WRITTEN EXERCISE = Return, word for word, the lines of the listing below from the one containing "Which do you" through the end of the listing, and nothing else.

[Spatial question entries]
>> start
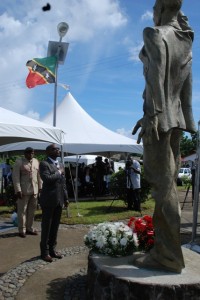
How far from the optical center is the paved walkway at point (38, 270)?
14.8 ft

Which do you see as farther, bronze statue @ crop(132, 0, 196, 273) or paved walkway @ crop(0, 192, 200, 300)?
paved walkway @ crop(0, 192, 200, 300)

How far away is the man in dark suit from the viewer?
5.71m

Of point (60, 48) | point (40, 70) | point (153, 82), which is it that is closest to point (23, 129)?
>> end
FULL OUTPUT =
Which do you see as farther, bronze statue @ crop(132, 0, 196, 273) or paved walkway @ crop(0, 192, 200, 300)?
paved walkway @ crop(0, 192, 200, 300)

How far away is the man in dark suit from the viewer?
5.71m

Of point (60, 48) | point (40, 70) | point (153, 82), which is it that is closest to point (23, 129)?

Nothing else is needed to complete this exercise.